Leonard Patz, the local sex offender had pictures of Ben on his phone with a history of pedophilia in his track record. He may have told his companions, Matt, that he was interested in someone called Ben but Matt’s hardly a reliable witness has already lied to the police once, and he doesn’t turn up for Jacob’s trial. In one of his last scenes, Leonard writes the suicide note confessing to killing Ben. However, the tight focus of the shot means that it’s not possible to see if anyone else is in the room coercing him. It’s deliberately ambiguous. Jacob’s grandfather, willing to save his Jacob from the trial, did try hiring one of his friends to close and shut the case, and he might have killed Leonard to do that, but we don’t know the truth.
The killing of Ben has been revolving around these two suspects, while as per the legal court, the charges fall on Leonard, and Jacob is set free. But is he innocent? Well, his mother doesn’t believe so.
Did Jacob’s mother try to kill him?
Laurie was speeding up the car more and more hysterically asking Jacob if he killed Ben.
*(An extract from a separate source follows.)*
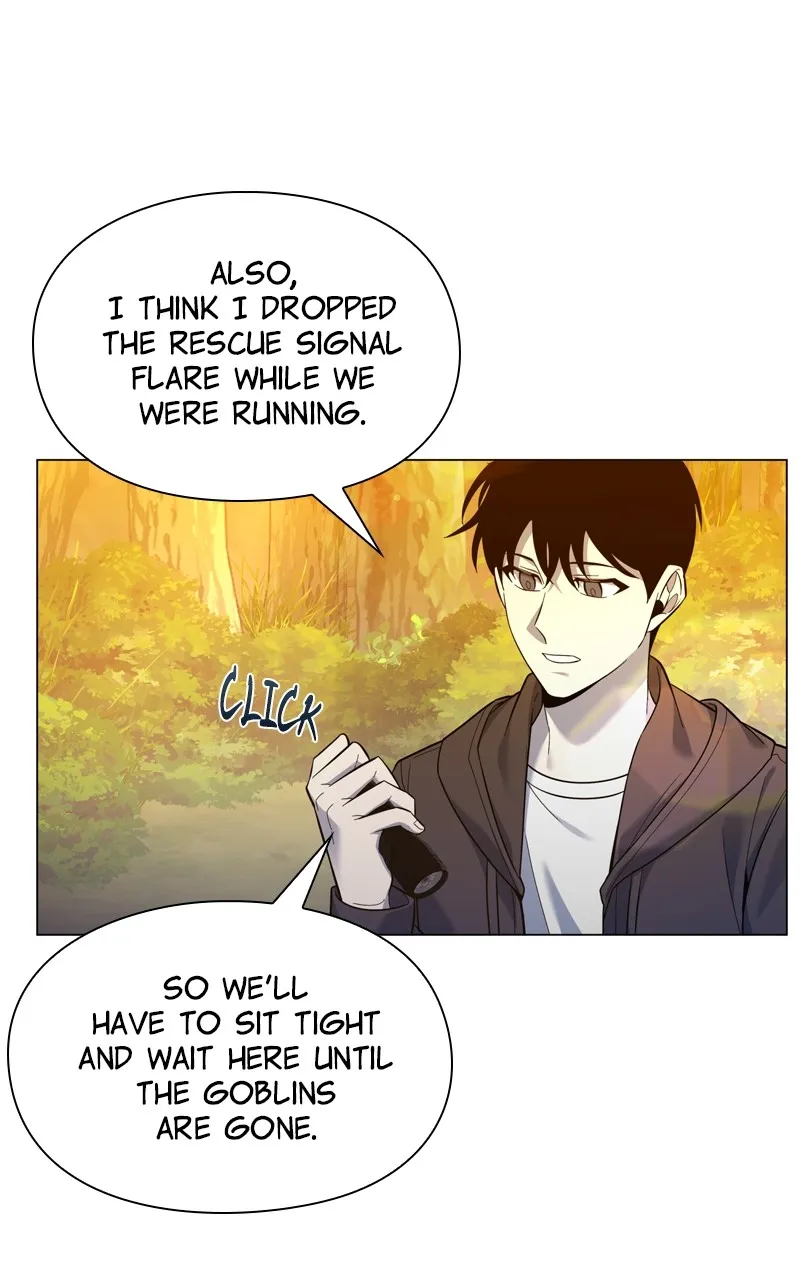 Weapon Creator Chapter 14 page 17 -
He says no, and then he says yes, but neither answer is reliable since he’s afraid for his life. She then swerves and crashes them headlong into the side of a bridge. She may not have specifically been trying to kill him – or indeed both of them – but the crash wasn’t an accident. That’s one of the plot points that’s been altered from the book.
Role of Murder Gene
In the Defending Jacob, one of the most striking features was the theory built around Murder Gene, according to which if anyone in the family, backward, has killed someone in the past, then they are ought to repeat it. ( well, we were primitive hunters, but okay.) Jacob does not have this gene which means his grandfather and father too had it. His grandfather is a convicted killer but his father is an upstanding member of the community. Jacob does have some other genetic traits, we learn, that make him predisposed towards some anti-social behaviors. Conversely though, in the end it’s his mother who is an attempted murderer. Jacob may not have inherited the murder gene from his father’s line, but he may have inherited traits from his mother – it may be the case that both he and Laurie are capable of murder, and that would make the gene more prominent than a dormant one in Andy alone.
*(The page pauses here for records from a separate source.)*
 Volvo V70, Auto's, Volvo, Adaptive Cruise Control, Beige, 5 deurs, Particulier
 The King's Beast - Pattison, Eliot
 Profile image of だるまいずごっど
Plight of Barber Family in the End
If Jacob survives (being in a coma and on a ventilator) he will know that his mother believes he’s a murderer and tried to kill him. Laurie expresses her guilt at the end of the final episode that Jacob might not believe it was an accident – which would mean that the mother-son relationship will have a bitter end? Possibly, but unlikely. The bleaker ending is that Jacob might not remember what happened and Andy will continue to willfully refuse that it was anything but an accident.
Yet, the equations between Andy and Laurie have already deteriorated to lengths that have already created a drift in their relationship. Even if Jacob does survive, his father and mother won’t be able to continue further and he will be most likely going to spend his future, with his father, someone who had trust in his innocence from the beginning.
Ending of Defending Jacob different from the Original Book.
The book is told from Andy’s point of view while the show has made changes to retain the spirit of the ambiguity without being tied to an unreliable narrator. In the book Hope – the girl Jacob meets in Mexico (Jamaica in the novel) – washes up dead on the beach. Could Jacob have been responsible for this murder too? Again, it’s completely ambiguous. However, Laurie becomes increasingly preoccupied with the idea of Jacob’s guilt and on a drive, crashes the car into a tunnel, killing Jacob and leaving herself in a critical condition. It’s told through Andy’s eyes and it’s not clear whether the crash is an accident or not, though Andy refuses to incriminate Laurie at all. Are his wife and son both murderers? Or are the family just the victims of circumstance? The book and the show end differently but both come with a crushing blow on the fate of Barber Family.